━━ Texto selecionado ━━
Tinha prometido a mim mesma que não escrevia sobre a criança torturada e morta, tudo indica que pelo pai e pela madrasta, mas aqui estou.

Infelizmente, estes momentos trágicos transformam-se rapidamente num circo mediático, em que a linha entre o dever de informar e a exploração da morte de uma criança se torna muito ténue, e não queria ser mais uma voz a falar de um caso que não conheço, fazendo juízos e passando sentenças. Não quero entrar no rol dos que o usam para fundamentar os seus preconceitos, nem tão-pouco subscrever o depoimento do vizinho que “percebeu tudo” pela expressão demasiado calma do alegado assassino, nem assemelhar-me à tia da prima que pressentiu o que ia acontecer (mas não fez nada), nem tão-pouco fazer a figura do senhor que afirmou que “Nem a menina nem a nossa terra mereciam um crime assim” e, no entanto, acabo por ser a prova do quão difícil é estar calado perante uma monstruosidade como esta.

Nenhum de nós consegue deixar de sofrer com o sofrimento desta criança, mas simultaneamente de nos procurarmos distanciar de quem foi capaz de cometer esta barbaridade — daí as multidões ululantes à porta dos tribunais, sedentas de fazerem justiça pelas suas próprias mãos, dizendo ao mundo e a si mesmos que seriam incapazes de tamanha atrocidade.

Infelizmente, a violência cometida contra as crianças acontece na grande maioria dos casos, quase a totalidade, no seio da própria família, ao contrário do que queremos desesperadamente acreditar, porque é infinitamente mais fácil aceitar que o agressor seja um “estranho”, um desconhecido, do que um pai ou uma mãe. Queremos muito pensar que nas famílias as pessoas podem perder a cabeça, discutir e zangar-se, mas nunca ao ponto de provocarem dano àqueles que mais amam, e defendemos essa convicção a todo o custo. Embora lá no fundo, no fundo, não tenhamos a certeza absoluta.
━━━
━━ Dados fornecidos ━━
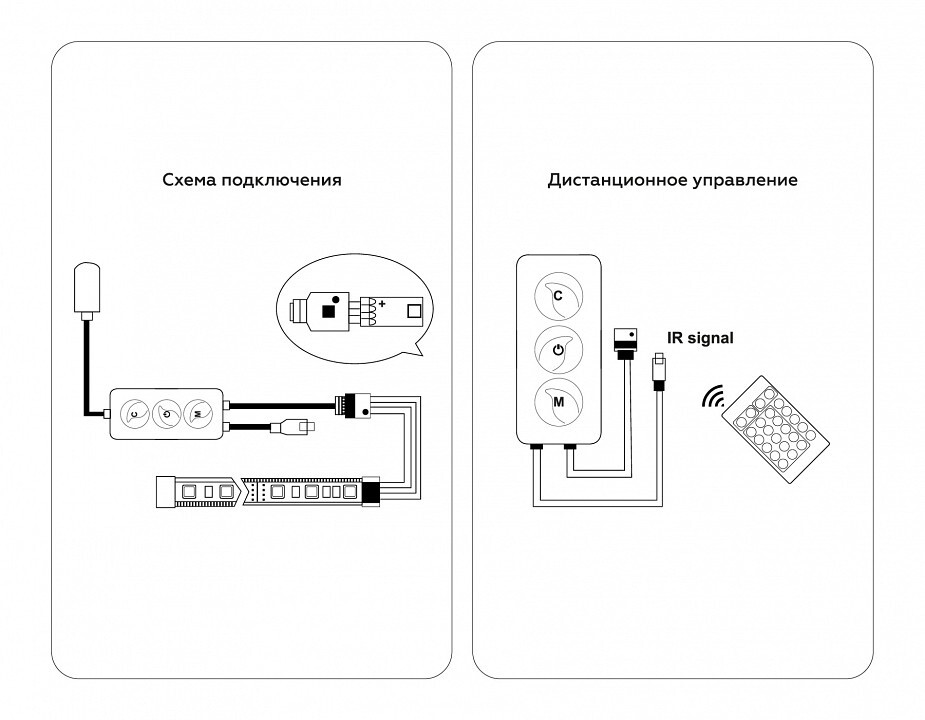 Схема подключения

+

C

M

Дистанционное управление

C

M

IR signal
━━━
(Requisito 1) De acordo com o texto sobre a criança torturada e morta, onde acontece a grande maioria dos casos de violência contra crianças?
(Requisito 2) Retome o texto sobre a criança torturada e morta logo a seguir à última frase apresentada.

(Caixa de resposta 1) No seio da própria família.

(Caixa de resposta 2)
Mas então o que podemos fazer? Desconfiar de tudo e de todos, inclusive dos que nos rodeiam? É impossível viver assim, e é por isso que a prevenção de maus tratos é tão difícil, o nosso cérebro faz tudo para readquirir a sensação de segurança e controlo. Por isso é que nesta área precisamos tanto de especialistas, treinados a distinguir os indícios que devem ou não ser valorizados, capazes de avaliar com um forte grau de certeza se uma criança deve ser retirada àqueles pais, àquela família, prevenindo a tempo. Técnicos que mantêm a compaixão e a empatia, que não analisam os casos com base na sua experiência e traumas pessoais, mas com ciência. E, por fim, com a capacidade de empatizar com a criança, em lugar de se pôr no lugar do adulto — são exemplos de maus profissionais, mas já ouvi pessoalmente um juiz defender a institucionalização de crianças dizendo, “A minha mãe colocou-me numa instituição, mas não me fez mal nenhum, pelo contrário, veja aonde cheguei?”, e escutei uma técnica da Segurança Social a explicar-me num tom consolador que não me angustiasse tanto porque “Estas crianças não são como os nossos filhos”, para só citar alguns. E também é necessária a coragem de agir, em lugar de adiar, esperar para ver, tomando decisões quase impossíveis, tal o receio de estar a pecar por excesso, de estar a ser injusto.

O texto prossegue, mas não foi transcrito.